Kini kita berjihad demi Pancasila demi Indonesia. Bagaimana ia bekerja? Filsafat Pancasila membantu setiap generasi bangsa-negara ini untuk menghadapi problemnya di masa kini dan masa depan. Studi Postkolonial menawarkan setrilyun pemecahan persoalan kolonialisme dan berbagai variannya (kapitalisme, liberalisme, komunisme dan neoliberalisme). 

Filsafat pancasila dan studi postkolonial adalah dua metoda penjaga dan pewibawa Indonesia. Tentu peletak dasarnya Tuan Soekarno. Bapak bangsa yang kini dikhianati anak biologis dan anak pungutnya!

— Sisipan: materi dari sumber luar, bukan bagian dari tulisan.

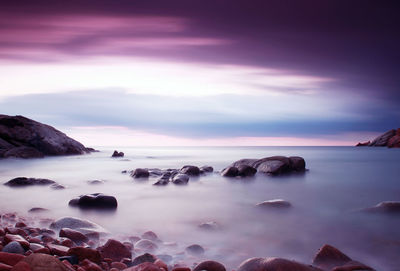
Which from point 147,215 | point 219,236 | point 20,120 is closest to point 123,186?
point 147,215

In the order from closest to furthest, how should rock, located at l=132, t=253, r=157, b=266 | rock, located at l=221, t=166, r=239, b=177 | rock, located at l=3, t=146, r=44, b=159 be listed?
rock, located at l=132, t=253, r=157, b=266, rock, located at l=221, t=166, r=239, b=177, rock, located at l=3, t=146, r=44, b=159

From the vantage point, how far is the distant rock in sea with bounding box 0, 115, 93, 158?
1072 inches

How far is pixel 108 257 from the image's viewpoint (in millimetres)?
4117

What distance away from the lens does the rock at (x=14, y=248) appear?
345 cm

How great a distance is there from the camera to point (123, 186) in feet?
40.2

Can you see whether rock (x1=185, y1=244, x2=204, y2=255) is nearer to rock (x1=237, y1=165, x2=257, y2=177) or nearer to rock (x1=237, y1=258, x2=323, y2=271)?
rock (x1=237, y1=258, x2=323, y2=271)

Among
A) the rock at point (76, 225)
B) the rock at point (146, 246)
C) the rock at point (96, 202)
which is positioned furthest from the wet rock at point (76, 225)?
the rock at point (96, 202)

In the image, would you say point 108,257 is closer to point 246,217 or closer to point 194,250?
point 194,250

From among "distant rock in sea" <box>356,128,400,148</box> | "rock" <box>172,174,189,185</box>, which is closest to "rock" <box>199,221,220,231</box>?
"rock" <box>172,174,189,185</box>

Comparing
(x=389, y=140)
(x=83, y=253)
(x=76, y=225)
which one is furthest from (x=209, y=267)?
(x=389, y=140)

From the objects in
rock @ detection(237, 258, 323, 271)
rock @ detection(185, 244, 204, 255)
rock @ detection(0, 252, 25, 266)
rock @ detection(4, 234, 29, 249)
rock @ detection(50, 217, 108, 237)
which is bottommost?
rock @ detection(185, 244, 204, 255)

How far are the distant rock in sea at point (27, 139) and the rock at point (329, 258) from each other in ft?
92.5

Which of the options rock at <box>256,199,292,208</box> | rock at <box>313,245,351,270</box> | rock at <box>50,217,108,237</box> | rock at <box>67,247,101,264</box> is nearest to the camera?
rock at <box>67,247,101,264</box>

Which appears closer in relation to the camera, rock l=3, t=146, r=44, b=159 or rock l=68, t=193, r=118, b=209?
rock l=68, t=193, r=118, b=209
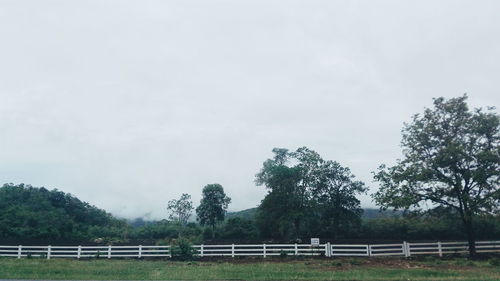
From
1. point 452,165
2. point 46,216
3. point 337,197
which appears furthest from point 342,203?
point 46,216

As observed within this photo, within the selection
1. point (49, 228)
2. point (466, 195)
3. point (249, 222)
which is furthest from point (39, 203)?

Kedua ilmu ini melarang berfikir dari segi keterbatasan. Sebaliknya mendorong berfikir dari segi kemungkinan. Metascient. Maha luas terbentang di semesta.

Karena itu, sekali lagi yah. Jika mengamalkan pancasila, adalah menyejahterakan indonesia maka tiba waktunya untuk bertarung. Menumpas angkara. Melawan musuh lama. Menggilas musuh masa kini. Mengantisipasi musuh masa depan. Merekalah setan-setan si ular penipu. Para penghasut dalam hati, pikiran dan perbuatan. 

Jika mengamalkan pancasila, adalah tipu-tipu belaka maka itulah mereka: alumni dan penghuni istana kini. Sejak mereka berkuasa, buku tak dibaca, pengetahuan tak dibeli, hikmah tak ditradisi. Semua musnah dalam dua kata: pencitraan dan blusukan.